In February, Dr Caroline Johnson MP introduced a ten minute rule bill proposal in the House of Commons to ban single use “disposable” vaping devices. It was passed without objection and will now have its second reading on 24 March.

Additionally, on 11 February, the Local Government Association proposed adding vaping products to the tobacco display ban and imposing plain packaging while Action on Smoking and Health (ASH) suggested a tax of £4 per disposable vape to make them more expensive than refillable devices in order to deter youth uptake. 

We question whether there is a better way of dealing with the problems that single use devices pose, as some of the measures proposed will almost certainly be damaging to public health.

There is understandable concern about youth vaping, but it is important to remember that the latest ASH survey highlights that only 0.5% of 11 to 17 year olds who regularly vape were not former smokers. In an ideal world, those under 18 would neither vape nor smoke but we need to consider that some will go straight to vaping, bypassing smoking. Would we really prefer them to have a few months or years smoking before they switch to vaping? It also needs to be noted that smoking is concentrated more in groups who have mental health issues and use Child and Adolescent Mental Health Services (CAMHS), young people in Looked-After Children’s services, and those who have been caught up in the criminal justice system. Even young people who have had more stress than normal because of COVID, missing school, increased social isolation and now the cost-of-living crisis causing distress in their family, might be turning to vaping to manage their stress rather than doing something worse – self-harm, for example.

 kids alcohol

Figure 1: Children alcohol consumption based on number of household members who drink alcohol

To put it in perspective, 14% of children drink alcohol weekly, 9% of kids take drugs monthly and 2% of 11-15 year olds and 5% of 15 year olds were regular smokers, according to ASH in 2019. ASH also points to the fact that “most youth vaping is experimental and most young people who vape have already tried smoking, which is far more harmful.”

It is clear that single use vape devices are popular among young people. But it seems to have been forgotten that 25 years ago the same demographic would have been initiating their nicotine use from smoking instead of vaping. We are seeing a generational shift of nicotine use from burning tobacco to using a far safer delivery device and if, as they will, adolescents are to experiment with anything, is it not far better that it be vaping than combustible cigarettes? 

When it comes to adult use, the more forward-looking stop smoking services regularly recommend smokers opt for a single use vape both as a cost-efficient entry-level product to help them quit, and for the purpose of trying out different flavours before opting for something more permanent. Banning the devices would close off this option for adult smokers seeking to quit. It would also affect older would-be quitters and those with disabilities, who say they find disposables easier to manage, without the added complication of filling a tank and changing coils.

Those who have already successfully quit using single use products would see their exit from smoking closed off and could relapse to combustible tobacco. Considering that smoking is predominantly prevalent amongst lower socio-economic groups, doubling the price of the products would have a similar effect; illicit tobacco would suddenly become attractive again from an economic point of view.

It is fanciful that removing single use vaping products from the market will naturally lead to adult users buying refillable alternatives instead. The reason so-called disposables are so popular is precisely the simplicity and lack of complication required to use them. Restrictions or an outright ban will result in many consumers giving up on vaping entirely and reverting to smoking. Considering the vast difference in risk between smoking and vaping, it would not take many to choose that path to result in a counterproductive result for public health.

The proposals should be weighed against the other policy options available which could alleviate some of the perceived problem and would be more amenable to helping people switch.

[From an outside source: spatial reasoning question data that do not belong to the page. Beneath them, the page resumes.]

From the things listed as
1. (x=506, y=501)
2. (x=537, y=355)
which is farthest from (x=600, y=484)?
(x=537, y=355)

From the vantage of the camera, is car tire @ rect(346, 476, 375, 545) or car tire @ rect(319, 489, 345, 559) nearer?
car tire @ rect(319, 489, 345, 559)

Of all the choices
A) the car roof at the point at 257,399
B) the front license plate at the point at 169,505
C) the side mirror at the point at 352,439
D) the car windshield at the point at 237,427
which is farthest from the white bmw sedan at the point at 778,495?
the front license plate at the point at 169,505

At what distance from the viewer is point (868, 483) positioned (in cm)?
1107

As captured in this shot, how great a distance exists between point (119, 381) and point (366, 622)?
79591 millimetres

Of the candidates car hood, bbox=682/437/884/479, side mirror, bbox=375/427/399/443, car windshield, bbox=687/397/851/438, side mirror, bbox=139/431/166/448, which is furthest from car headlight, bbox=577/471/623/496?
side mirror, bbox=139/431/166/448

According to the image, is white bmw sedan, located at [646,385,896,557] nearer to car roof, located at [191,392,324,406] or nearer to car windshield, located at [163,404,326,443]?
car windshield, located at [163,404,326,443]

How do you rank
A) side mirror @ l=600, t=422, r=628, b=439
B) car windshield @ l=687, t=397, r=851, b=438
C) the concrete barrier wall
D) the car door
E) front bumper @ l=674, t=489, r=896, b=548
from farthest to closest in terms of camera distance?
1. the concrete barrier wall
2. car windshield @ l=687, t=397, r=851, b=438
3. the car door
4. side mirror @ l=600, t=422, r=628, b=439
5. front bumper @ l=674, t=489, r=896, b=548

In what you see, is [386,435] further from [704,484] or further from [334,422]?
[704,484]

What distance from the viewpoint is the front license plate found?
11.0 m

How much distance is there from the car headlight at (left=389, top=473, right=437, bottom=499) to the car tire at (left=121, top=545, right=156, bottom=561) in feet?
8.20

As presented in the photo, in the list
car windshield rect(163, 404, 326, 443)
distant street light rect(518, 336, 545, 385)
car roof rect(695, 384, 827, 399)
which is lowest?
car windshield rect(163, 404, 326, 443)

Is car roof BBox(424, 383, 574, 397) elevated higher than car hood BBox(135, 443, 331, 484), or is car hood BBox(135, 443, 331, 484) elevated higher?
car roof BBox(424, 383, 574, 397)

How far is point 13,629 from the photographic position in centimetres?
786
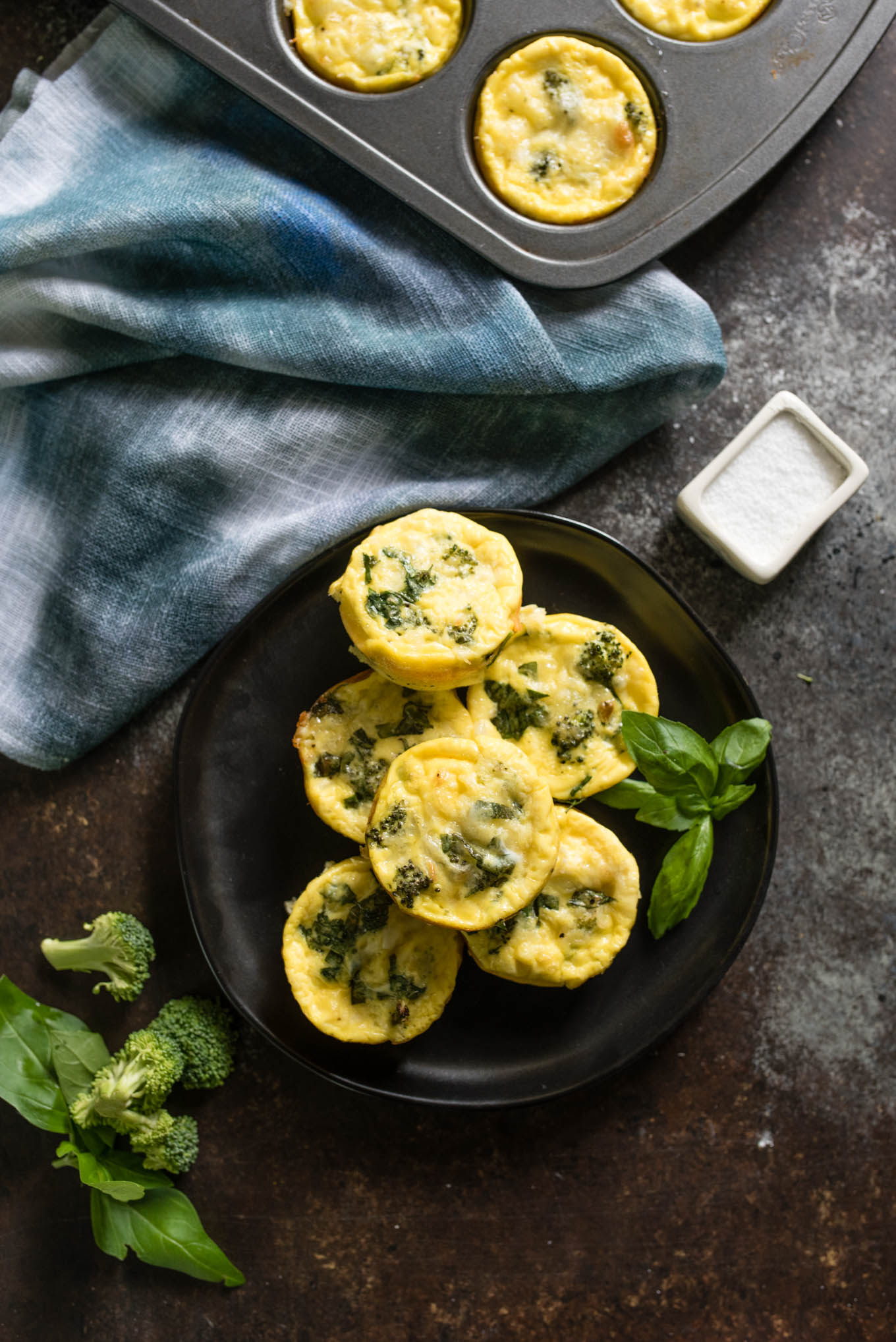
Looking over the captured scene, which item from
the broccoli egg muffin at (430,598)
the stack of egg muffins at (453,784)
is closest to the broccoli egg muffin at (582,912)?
the stack of egg muffins at (453,784)

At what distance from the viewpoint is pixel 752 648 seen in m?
3.82

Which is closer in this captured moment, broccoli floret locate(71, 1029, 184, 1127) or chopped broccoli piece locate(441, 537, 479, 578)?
chopped broccoli piece locate(441, 537, 479, 578)

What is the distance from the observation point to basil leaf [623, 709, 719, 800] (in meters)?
3.21

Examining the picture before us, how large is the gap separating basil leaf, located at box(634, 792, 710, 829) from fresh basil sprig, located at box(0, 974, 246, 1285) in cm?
213

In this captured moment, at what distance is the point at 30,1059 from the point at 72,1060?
0.50 ft

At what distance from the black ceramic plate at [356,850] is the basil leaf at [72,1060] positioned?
1.97 feet

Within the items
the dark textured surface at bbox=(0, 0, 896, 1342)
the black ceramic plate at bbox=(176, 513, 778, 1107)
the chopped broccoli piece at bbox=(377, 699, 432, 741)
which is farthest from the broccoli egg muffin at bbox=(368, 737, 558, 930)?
the dark textured surface at bbox=(0, 0, 896, 1342)

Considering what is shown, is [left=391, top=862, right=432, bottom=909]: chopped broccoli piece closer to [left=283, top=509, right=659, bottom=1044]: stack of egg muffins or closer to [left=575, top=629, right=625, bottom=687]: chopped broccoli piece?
[left=283, top=509, right=659, bottom=1044]: stack of egg muffins

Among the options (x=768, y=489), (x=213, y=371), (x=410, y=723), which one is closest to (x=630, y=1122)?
(x=410, y=723)

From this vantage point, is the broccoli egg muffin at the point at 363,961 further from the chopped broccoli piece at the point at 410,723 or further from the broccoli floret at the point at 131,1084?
the broccoli floret at the point at 131,1084

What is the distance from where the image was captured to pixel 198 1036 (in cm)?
361

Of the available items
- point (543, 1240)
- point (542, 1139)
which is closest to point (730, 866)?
point (542, 1139)

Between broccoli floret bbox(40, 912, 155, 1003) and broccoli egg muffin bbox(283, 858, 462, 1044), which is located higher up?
broccoli egg muffin bbox(283, 858, 462, 1044)

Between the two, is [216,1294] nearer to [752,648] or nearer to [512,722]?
[512,722]
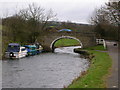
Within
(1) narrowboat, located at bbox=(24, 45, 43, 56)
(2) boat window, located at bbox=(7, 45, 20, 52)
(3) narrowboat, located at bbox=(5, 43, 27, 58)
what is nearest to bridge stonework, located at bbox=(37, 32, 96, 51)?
(1) narrowboat, located at bbox=(24, 45, 43, 56)

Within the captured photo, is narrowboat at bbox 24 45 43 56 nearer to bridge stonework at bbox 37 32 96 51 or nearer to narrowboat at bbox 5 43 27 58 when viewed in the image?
narrowboat at bbox 5 43 27 58

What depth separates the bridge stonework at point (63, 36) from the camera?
4372 centimetres

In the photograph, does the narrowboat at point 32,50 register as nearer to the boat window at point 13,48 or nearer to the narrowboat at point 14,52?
the narrowboat at point 14,52

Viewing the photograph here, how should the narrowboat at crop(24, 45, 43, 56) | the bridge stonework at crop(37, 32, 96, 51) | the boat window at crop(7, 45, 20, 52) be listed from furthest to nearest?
1. the bridge stonework at crop(37, 32, 96, 51)
2. the narrowboat at crop(24, 45, 43, 56)
3. the boat window at crop(7, 45, 20, 52)

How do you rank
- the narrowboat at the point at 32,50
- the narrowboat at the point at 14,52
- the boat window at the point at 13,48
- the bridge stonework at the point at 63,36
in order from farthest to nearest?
the bridge stonework at the point at 63,36 → the narrowboat at the point at 32,50 → the boat window at the point at 13,48 → the narrowboat at the point at 14,52

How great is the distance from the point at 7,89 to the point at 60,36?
31.1 meters

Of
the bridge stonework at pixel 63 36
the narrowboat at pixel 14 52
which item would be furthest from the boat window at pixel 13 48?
the bridge stonework at pixel 63 36

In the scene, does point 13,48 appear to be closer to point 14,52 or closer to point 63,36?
point 14,52

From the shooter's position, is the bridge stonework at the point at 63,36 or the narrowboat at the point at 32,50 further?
the bridge stonework at the point at 63,36

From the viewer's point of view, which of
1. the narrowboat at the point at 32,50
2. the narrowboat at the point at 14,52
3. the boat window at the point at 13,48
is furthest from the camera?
the narrowboat at the point at 32,50

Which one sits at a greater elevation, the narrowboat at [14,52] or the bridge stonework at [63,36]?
the bridge stonework at [63,36]

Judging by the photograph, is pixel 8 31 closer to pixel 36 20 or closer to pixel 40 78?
pixel 36 20

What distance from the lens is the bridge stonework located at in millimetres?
43719

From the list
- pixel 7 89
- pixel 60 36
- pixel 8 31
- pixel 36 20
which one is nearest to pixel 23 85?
pixel 7 89
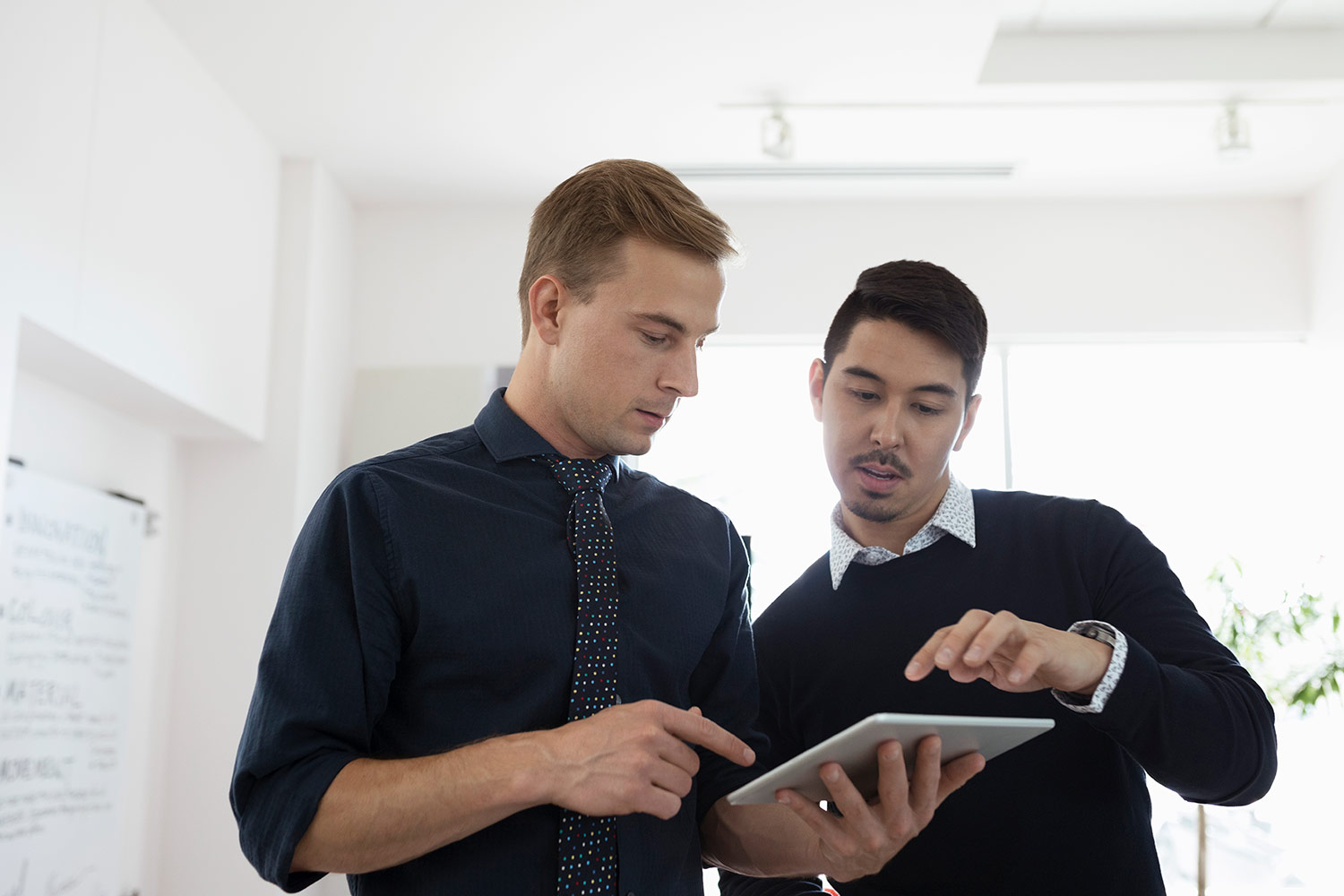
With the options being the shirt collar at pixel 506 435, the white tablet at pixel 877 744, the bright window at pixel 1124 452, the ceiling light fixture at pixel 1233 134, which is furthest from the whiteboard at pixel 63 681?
the ceiling light fixture at pixel 1233 134

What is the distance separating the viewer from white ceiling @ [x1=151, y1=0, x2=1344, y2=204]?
3.62m

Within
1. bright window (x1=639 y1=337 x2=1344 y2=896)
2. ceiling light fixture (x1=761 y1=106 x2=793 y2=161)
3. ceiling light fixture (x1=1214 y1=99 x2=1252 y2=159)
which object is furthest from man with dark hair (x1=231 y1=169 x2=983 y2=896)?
ceiling light fixture (x1=1214 y1=99 x2=1252 y2=159)

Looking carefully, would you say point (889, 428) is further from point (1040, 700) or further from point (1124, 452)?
point (1124, 452)

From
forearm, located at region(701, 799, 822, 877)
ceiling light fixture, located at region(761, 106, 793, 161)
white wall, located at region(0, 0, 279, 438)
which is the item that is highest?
ceiling light fixture, located at region(761, 106, 793, 161)

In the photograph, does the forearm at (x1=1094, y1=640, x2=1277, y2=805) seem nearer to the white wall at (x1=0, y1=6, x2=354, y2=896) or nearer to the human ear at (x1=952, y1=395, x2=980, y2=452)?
the human ear at (x1=952, y1=395, x2=980, y2=452)

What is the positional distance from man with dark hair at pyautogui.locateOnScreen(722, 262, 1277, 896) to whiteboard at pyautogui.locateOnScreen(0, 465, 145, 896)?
2.32 metres

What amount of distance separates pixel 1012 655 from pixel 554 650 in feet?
1.66

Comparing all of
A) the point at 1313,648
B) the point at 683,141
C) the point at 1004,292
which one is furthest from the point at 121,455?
the point at 1313,648

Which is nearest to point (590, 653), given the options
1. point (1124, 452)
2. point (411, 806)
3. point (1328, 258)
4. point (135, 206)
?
point (411, 806)

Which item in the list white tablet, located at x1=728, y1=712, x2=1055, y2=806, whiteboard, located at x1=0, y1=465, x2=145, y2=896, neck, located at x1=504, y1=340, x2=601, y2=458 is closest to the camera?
white tablet, located at x1=728, y1=712, x2=1055, y2=806

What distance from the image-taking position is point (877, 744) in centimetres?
110

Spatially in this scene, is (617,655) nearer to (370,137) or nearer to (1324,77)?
(370,137)

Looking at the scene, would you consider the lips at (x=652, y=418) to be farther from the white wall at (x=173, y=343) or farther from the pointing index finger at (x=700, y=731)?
the white wall at (x=173, y=343)

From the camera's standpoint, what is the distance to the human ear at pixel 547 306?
1.46 meters
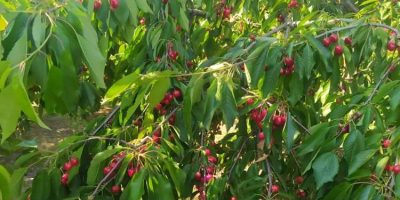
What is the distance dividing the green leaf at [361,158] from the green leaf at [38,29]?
3.18 ft

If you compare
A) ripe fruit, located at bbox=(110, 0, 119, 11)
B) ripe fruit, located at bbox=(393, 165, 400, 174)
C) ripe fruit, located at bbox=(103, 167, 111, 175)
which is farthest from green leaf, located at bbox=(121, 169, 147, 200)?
ripe fruit, located at bbox=(393, 165, 400, 174)

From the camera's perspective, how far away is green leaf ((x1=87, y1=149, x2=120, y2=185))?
1.51m

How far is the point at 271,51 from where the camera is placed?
1.58m

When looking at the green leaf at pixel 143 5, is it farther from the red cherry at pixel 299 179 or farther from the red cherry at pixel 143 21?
the red cherry at pixel 299 179

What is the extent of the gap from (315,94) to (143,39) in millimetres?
1000

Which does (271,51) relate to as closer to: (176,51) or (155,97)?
(155,97)

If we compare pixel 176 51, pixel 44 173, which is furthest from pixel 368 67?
pixel 44 173

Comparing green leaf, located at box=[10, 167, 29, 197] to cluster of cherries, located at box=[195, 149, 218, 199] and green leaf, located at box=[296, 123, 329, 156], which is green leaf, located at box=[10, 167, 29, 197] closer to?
cluster of cherries, located at box=[195, 149, 218, 199]

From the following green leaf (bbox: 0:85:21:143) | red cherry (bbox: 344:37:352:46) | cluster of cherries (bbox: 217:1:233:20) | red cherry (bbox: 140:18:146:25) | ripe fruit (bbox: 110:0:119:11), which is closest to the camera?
green leaf (bbox: 0:85:21:143)

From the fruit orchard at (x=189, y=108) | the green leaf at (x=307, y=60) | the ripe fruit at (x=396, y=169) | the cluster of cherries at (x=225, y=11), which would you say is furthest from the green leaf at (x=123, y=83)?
the cluster of cherries at (x=225, y=11)

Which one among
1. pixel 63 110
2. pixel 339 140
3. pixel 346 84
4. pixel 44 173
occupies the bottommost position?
pixel 346 84

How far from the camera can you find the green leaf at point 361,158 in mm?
1385

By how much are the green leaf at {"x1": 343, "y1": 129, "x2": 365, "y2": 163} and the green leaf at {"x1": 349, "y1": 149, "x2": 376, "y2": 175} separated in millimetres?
55

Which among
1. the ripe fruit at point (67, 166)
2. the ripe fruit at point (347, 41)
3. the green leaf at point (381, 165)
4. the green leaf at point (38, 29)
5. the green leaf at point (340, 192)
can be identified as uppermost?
the green leaf at point (38, 29)
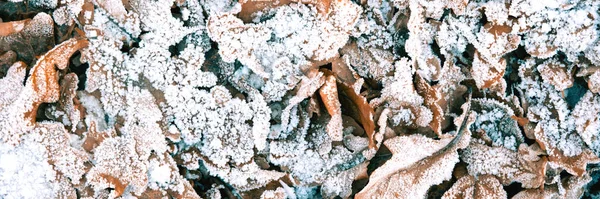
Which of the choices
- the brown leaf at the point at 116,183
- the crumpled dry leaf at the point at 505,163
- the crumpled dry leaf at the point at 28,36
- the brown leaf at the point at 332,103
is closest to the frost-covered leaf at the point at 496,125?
the crumpled dry leaf at the point at 505,163

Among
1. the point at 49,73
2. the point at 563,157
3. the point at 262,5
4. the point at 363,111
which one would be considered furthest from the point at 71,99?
the point at 563,157

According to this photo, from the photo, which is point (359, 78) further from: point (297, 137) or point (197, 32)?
point (197, 32)

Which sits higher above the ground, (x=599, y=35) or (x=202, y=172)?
(x=599, y=35)

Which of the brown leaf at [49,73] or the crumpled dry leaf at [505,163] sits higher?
the crumpled dry leaf at [505,163]

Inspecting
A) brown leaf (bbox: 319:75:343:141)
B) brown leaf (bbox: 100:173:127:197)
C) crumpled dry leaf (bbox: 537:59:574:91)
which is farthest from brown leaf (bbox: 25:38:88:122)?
crumpled dry leaf (bbox: 537:59:574:91)

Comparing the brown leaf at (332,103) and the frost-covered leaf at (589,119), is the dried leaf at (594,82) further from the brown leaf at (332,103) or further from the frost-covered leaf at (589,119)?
the brown leaf at (332,103)

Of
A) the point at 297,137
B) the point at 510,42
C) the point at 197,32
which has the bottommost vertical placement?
the point at 297,137

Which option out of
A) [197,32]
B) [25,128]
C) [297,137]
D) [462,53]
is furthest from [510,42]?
[25,128]
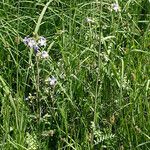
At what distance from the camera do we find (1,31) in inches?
101

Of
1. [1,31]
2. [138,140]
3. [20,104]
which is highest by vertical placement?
[1,31]

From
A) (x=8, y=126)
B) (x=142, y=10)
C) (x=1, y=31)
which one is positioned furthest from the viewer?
(x=142, y=10)

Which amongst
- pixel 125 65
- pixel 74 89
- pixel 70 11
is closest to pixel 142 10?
pixel 70 11

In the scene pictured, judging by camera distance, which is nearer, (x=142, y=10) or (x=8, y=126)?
(x=8, y=126)

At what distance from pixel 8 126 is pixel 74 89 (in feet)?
1.44

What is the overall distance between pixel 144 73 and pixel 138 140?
1.55 ft

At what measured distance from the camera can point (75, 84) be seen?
2.21 meters

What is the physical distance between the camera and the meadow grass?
1922 mm

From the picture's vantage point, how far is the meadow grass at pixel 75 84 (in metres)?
1.92

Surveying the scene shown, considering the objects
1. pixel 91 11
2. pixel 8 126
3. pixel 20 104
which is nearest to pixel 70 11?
pixel 91 11

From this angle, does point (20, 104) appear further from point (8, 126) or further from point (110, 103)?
point (110, 103)

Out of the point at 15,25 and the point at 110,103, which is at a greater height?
the point at 15,25

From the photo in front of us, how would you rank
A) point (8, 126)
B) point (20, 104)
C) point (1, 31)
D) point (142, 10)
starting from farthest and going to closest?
point (142, 10), point (1, 31), point (20, 104), point (8, 126)

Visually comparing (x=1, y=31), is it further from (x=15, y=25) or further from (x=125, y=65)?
(x=125, y=65)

For example, zero rating VAT on refillable devices but not on disposables could be a nudge to better choices of device. A deposit scheme for single use devices and educational materials would encourage users to return them to be suitably recycled. If the goal is to make disposables less affordable to adolescents, raising the arbitrary EU-imposed tank size in single use vapes from 2ml to 10ml would make them more expensive than refillables. This would mirror the ban on sales of ten packs of cigarettes which was supported by public health groups to set costs of smoking beyond the budget of minors.

We need to reflect on the damage that bans and restrictions can cause to public health and consider other avenues first. Nicotine has been enjoyed for thousands of years and this will continue no matter how much people want to stop others using it. The best we can do is to ensure that the public consume it in the least harmful ways.

The UK is quite rightly lauded for its world-leading policy of guiding smokers towards lower-risk nicotine alternatives such as e-cigarettes. The government-commissioned independent tobacco review last year, led by Javed Khan OBE, recommitted to this by recommending that government “embrace the promotion of vaping as an effective tool to help people to quit smoking tobacco” and identifying that “the alternative is far worse.”

We would urge policymakers to consider the damage that bans and restrictions on problematic products will have. It may make for a virtuous feeling for those who feel that “something must be done” about single use vapes, but that is not the same as doing the right thing for public health.